§ EXERCISE REQUIREMENTS
Reproduce the listing below verbatim, every line from start to finish, and omit the pictures from your reply.

§ SUPPLIED INFORMATION
------

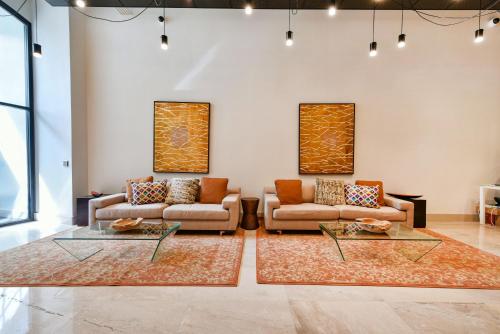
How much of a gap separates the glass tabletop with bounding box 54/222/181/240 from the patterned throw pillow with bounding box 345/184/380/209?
2860 millimetres

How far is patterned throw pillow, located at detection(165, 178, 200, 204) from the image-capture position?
3.85 metres

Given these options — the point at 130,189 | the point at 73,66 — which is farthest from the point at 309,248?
the point at 73,66

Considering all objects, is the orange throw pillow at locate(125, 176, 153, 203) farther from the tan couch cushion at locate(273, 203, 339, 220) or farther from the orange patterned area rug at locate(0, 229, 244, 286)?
the tan couch cushion at locate(273, 203, 339, 220)

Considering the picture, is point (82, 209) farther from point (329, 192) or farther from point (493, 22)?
point (493, 22)

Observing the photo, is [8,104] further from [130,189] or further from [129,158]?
[130,189]

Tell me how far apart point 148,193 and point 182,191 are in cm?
55

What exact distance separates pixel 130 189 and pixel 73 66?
2.56 metres

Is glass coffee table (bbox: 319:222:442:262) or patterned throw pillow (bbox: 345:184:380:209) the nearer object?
glass coffee table (bbox: 319:222:442:262)

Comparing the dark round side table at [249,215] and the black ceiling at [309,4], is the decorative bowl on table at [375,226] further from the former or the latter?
the black ceiling at [309,4]

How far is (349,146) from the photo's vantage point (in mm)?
4391

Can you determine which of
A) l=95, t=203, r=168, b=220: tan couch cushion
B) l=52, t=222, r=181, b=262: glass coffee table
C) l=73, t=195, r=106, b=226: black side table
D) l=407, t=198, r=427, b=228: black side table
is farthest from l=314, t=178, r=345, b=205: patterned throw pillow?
l=73, t=195, r=106, b=226: black side table

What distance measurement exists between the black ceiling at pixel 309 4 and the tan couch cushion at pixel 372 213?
351 centimetres

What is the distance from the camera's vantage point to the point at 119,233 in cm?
251

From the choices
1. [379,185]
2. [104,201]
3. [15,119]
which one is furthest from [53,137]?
[379,185]
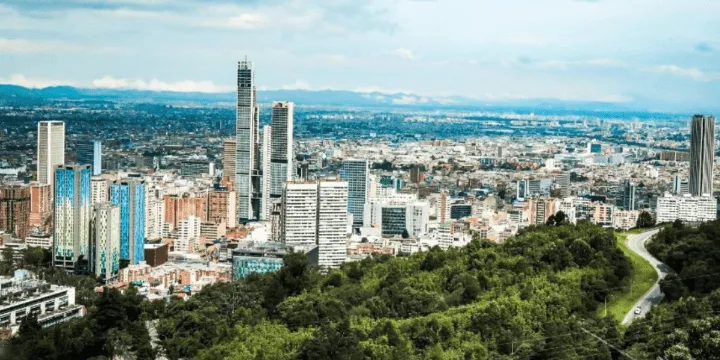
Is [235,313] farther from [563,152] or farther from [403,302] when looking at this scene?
[563,152]

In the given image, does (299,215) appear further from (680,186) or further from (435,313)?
(680,186)

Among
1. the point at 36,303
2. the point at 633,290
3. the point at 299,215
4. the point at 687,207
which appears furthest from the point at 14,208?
the point at 633,290

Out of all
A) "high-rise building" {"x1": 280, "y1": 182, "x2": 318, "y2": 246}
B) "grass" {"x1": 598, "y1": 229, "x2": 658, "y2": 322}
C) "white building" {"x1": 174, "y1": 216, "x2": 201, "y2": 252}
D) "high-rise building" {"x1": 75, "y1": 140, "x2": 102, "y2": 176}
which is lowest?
"white building" {"x1": 174, "y1": 216, "x2": 201, "y2": 252}

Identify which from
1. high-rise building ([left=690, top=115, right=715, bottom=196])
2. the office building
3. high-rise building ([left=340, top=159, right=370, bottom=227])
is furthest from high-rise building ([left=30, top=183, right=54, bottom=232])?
high-rise building ([left=690, top=115, right=715, bottom=196])

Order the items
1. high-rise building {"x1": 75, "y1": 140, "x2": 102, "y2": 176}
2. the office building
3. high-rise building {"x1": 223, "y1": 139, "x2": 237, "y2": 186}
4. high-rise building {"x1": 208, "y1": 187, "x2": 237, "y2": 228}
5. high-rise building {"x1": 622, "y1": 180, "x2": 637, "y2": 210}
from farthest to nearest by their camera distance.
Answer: high-rise building {"x1": 223, "y1": 139, "x2": 237, "y2": 186} < high-rise building {"x1": 622, "y1": 180, "x2": 637, "y2": 210} < high-rise building {"x1": 208, "y1": 187, "x2": 237, "y2": 228} < high-rise building {"x1": 75, "y1": 140, "x2": 102, "y2": 176} < the office building

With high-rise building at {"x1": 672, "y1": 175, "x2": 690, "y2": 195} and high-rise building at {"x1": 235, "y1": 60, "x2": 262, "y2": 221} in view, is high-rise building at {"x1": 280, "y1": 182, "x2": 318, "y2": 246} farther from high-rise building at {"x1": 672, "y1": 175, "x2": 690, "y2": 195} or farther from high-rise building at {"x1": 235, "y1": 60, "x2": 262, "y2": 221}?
high-rise building at {"x1": 672, "y1": 175, "x2": 690, "y2": 195}

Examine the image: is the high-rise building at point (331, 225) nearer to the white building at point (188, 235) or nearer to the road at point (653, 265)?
the white building at point (188, 235)

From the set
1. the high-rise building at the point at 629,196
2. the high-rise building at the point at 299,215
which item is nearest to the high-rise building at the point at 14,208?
the high-rise building at the point at 299,215
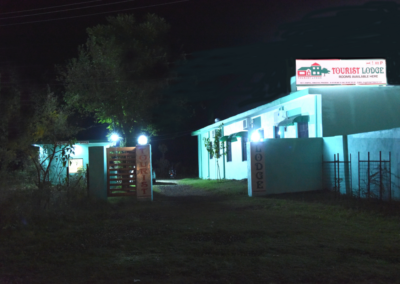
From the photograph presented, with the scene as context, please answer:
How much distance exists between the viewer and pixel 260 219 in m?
9.44

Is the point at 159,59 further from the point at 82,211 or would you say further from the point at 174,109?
the point at 82,211

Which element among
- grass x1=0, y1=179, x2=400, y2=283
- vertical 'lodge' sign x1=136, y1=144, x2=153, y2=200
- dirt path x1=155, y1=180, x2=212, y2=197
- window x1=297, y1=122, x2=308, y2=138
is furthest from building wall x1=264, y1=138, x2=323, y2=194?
vertical 'lodge' sign x1=136, y1=144, x2=153, y2=200

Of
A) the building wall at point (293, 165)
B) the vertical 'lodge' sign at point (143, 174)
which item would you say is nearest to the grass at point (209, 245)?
the vertical 'lodge' sign at point (143, 174)

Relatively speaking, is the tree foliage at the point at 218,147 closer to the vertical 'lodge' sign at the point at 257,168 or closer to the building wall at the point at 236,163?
the building wall at the point at 236,163

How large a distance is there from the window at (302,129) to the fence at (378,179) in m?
4.70

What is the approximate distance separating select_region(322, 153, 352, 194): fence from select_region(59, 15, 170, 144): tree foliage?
11687 millimetres

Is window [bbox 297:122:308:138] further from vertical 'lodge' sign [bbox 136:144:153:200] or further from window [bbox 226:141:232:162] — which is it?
window [bbox 226:141:232:162]

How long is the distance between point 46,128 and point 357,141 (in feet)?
32.4

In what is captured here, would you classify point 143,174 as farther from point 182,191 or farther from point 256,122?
point 256,122

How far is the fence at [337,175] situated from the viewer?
42.9ft

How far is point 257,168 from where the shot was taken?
14.4 meters

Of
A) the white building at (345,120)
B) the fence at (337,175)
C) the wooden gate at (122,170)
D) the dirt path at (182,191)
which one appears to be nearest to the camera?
the white building at (345,120)

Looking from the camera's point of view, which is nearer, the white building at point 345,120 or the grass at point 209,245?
the grass at point 209,245

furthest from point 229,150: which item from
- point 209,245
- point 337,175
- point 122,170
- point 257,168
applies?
point 209,245
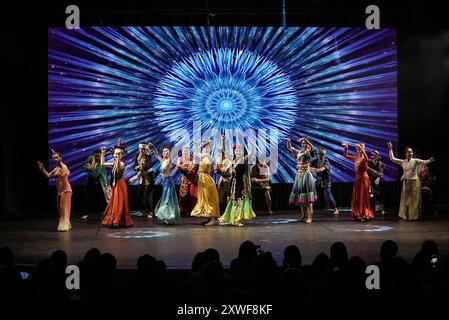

------

§ THE COMPLETED TASK
How much of a gap separates the glass tabletop with bounding box 54/222/181/240 from the patterned throw pillow with bounding box 345/184/380/209?
2860 millimetres

How far is patterned throw pillow, located at detection(165, 178, 200, 204) from the image-capture position?
3.85 metres

Given these options — the point at 130,189 | the point at 73,66 — which is farthest from the point at 309,248?
the point at 73,66

Considering all objects, is the orange throw pillow at locate(125, 176, 153, 203) farther from the tan couch cushion at locate(273, 203, 339, 220) or farther from the orange patterned area rug at locate(0, 229, 244, 286)?
the tan couch cushion at locate(273, 203, 339, 220)

Considering the picture, is point (82, 209) farther from point (329, 192) or farther from point (493, 22)?
point (493, 22)

Observing the photo, is [8,104] further from [130,189] or further from [129,158]?
[130,189]

Tell me how far apart point 148,193 and point 182,191 are in cm?
55

What exact distance separates pixel 130 189 and pixel 73 66?
2.56 metres

Is glass coffee table (bbox: 319:222:442:262) or patterned throw pillow (bbox: 345:184:380:209) the nearer object?
glass coffee table (bbox: 319:222:442:262)

Comparing the dark round side table at [249,215] and the black ceiling at [309,4], is the decorative bowl on table at [375,226] further from the former or the latter?
the black ceiling at [309,4]

How far is (349,146) from the photo's vantage point (in mm)?
4391

Can you determine which of
A) l=95, t=203, r=168, b=220: tan couch cushion
B) l=52, t=222, r=181, b=262: glass coffee table
C) l=73, t=195, r=106, b=226: black side table
D) l=407, t=198, r=427, b=228: black side table
is farthest from l=314, t=178, r=345, b=205: patterned throw pillow?
l=73, t=195, r=106, b=226: black side table

What distance measurement exists between the black ceiling at pixel 309 4 and the tan couch cushion at pixel 372 213?
351 centimetres

What is the distance from the camera's vantage point to the point at 119,233 in cm?
251

From the choices
1. [379,185]
2. [104,201]
3. [15,119]
which one is furthest from [53,137]?
[379,185]
Is [235,313] farther from [563,152] or farther from [403,302] when looking at this scene?
[563,152]

In the given image, does (299,215) appear further from (680,186) or further from (435,313)?
(680,186)

Among
1. the point at 36,303
2. the point at 633,290
3. the point at 299,215
4. the point at 687,207
which appears furthest from the point at 14,208?
the point at 633,290

Out of all
A) "high-rise building" {"x1": 280, "y1": 182, "x2": 318, "y2": 246}
B) "grass" {"x1": 598, "y1": 229, "x2": 658, "y2": 322}
C) "white building" {"x1": 174, "y1": 216, "x2": 201, "y2": 252}
D) "high-rise building" {"x1": 75, "y1": 140, "x2": 102, "y2": 176}
which is lowest?
"white building" {"x1": 174, "y1": 216, "x2": 201, "y2": 252}

Identify which from
1. high-rise building ([left=690, top=115, right=715, bottom=196])
2. the office building
3. high-rise building ([left=340, top=159, right=370, bottom=227])
is furthest from high-rise building ([left=30, top=183, right=54, bottom=232])?
high-rise building ([left=690, top=115, right=715, bottom=196])

Order the items
1. high-rise building {"x1": 75, "y1": 140, "x2": 102, "y2": 176}
2. the office building
3. high-rise building {"x1": 223, "y1": 139, "x2": 237, "y2": 186}
4. high-rise building {"x1": 208, "y1": 187, "x2": 237, "y2": 228}
5. high-rise building {"x1": 622, "y1": 180, "x2": 637, "y2": 210}
from farthest to nearest by their camera distance.
Answer: high-rise building {"x1": 223, "y1": 139, "x2": 237, "y2": 186} < high-rise building {"x1": 622, "y1": 180, "x2": 637, "y2": 210} < high-rise building {"x1": 208, "y1": 187, "x2": 237, "y2": 228} < high-rise building {"x1": 75, "y1": 140, "x2": 102, "y2": 176} < the office building

With high-rise building at {"x1": 672, "y1": 175, "x2": 690, "y2": 195} and high-rise building at {"x1": 235, "y1": 60, "x2": 262, "y2": 221} in view, is high-rise building at {"x1": 280, "y1": 182, "x2": 318, "y2": 246} farther from high-rise building at {"x1": 672, "y1": 175, "x2": 690, "y2": 195} or farther from high-rise building at {"x1": 235, "y1": 60, "x2": 262, "y2": 221}?
high-rise building at {"x1": 672, "y1": 175, "x2": 690, "y2": 195}

Examine the image: is the high-rise building at point (331, 225) nearer to the white building at point (188, 235) or nearer to the road at point (653, 265)?
the white building at point (188, 235)

From the set
1. the high-rise building at the point at 629,196
2. the high-rise building at the point at 299,215
which item is nearest to the high-rise building at the point at 14,208?
the high-rise building at the point at 299,215
From the photograph presented, with the scene as context, please answer:
How much distance exists between the viewer and pixel 260 219 in m?
9.44

Is the point at 159,59 further from the point at 82,211 or would you say further from the point at 174,109?
the point at 82,211

Which element among
- grass x1=0, y1=179, x2=400, y2=283
- vertical 'lodge' sign x1=136, y1=144, x2=153, y2=200
- dirt path x1=155, y1=180, x2=212, y2=197
- window x1=297, y1=122, x2=308, y2=138
is furthest from building wall x1=264, y1=138, x2=323, y2=194?
vertical 'lodge' sign x1=136, y1=144, x2=153, y2=200

Of
A) the building wall at point (293, 165)
B) the vertical 'lodge' sign at point (143, 174)
which item would you say is nearest to the grass at point (209, 245)?
the vertical 'lodge' sign at point (143, 174)

Relatively speaking, is the tree foliage at the point at 218,147 closer to the vertical 'lodge' sign at the point at 257,168 or closer to the building wall at the point at 236,163?
the building wall at the point at 236,163

How large a distance is there from the window at (302,129) to the fence at (378,179) in m?
4.70

What is the approximate distance separating select_region(322, 153, 352, 194): fence from select_region(59, 15, 170, 144): tree foliage?
11687 millimetres

Is window [bbox 297:122:308:138] further from vertical 'lodge' sign [bbox 136:144:153:200] or further from window [bbox 226:141:232:162] — which is it?
window [bbox 226:141:232:162]

How long is the distance between point 46,128 and point 357,141 (in feet)?
32.4

In what is captured here, would you classify point 143,174 as farther from point 182,191 or farther from point 256,122?
point 256,122

How far is the fence at [337,175] situated from the viewer?
42.9ft

How far is point 257,168 from where the shot was taken?
14.4 meters

Of
A) the white building at (345,120)
B) the fence at (337,175)
C) the wooden gate at (122,170)
D) the dirt path at (182,191)
which one appears to be nearest to the camera?
the white building at (345,120)

Looking from the camera's point of view, which is nearer, the white building at point 345,120 or the grass at point 209,245?
the grass at point 209,245

furthest from point 229,150: which item from
- point 209,245
- point 337,175
- point 122,170
- point 257,168
applies?
point 209,245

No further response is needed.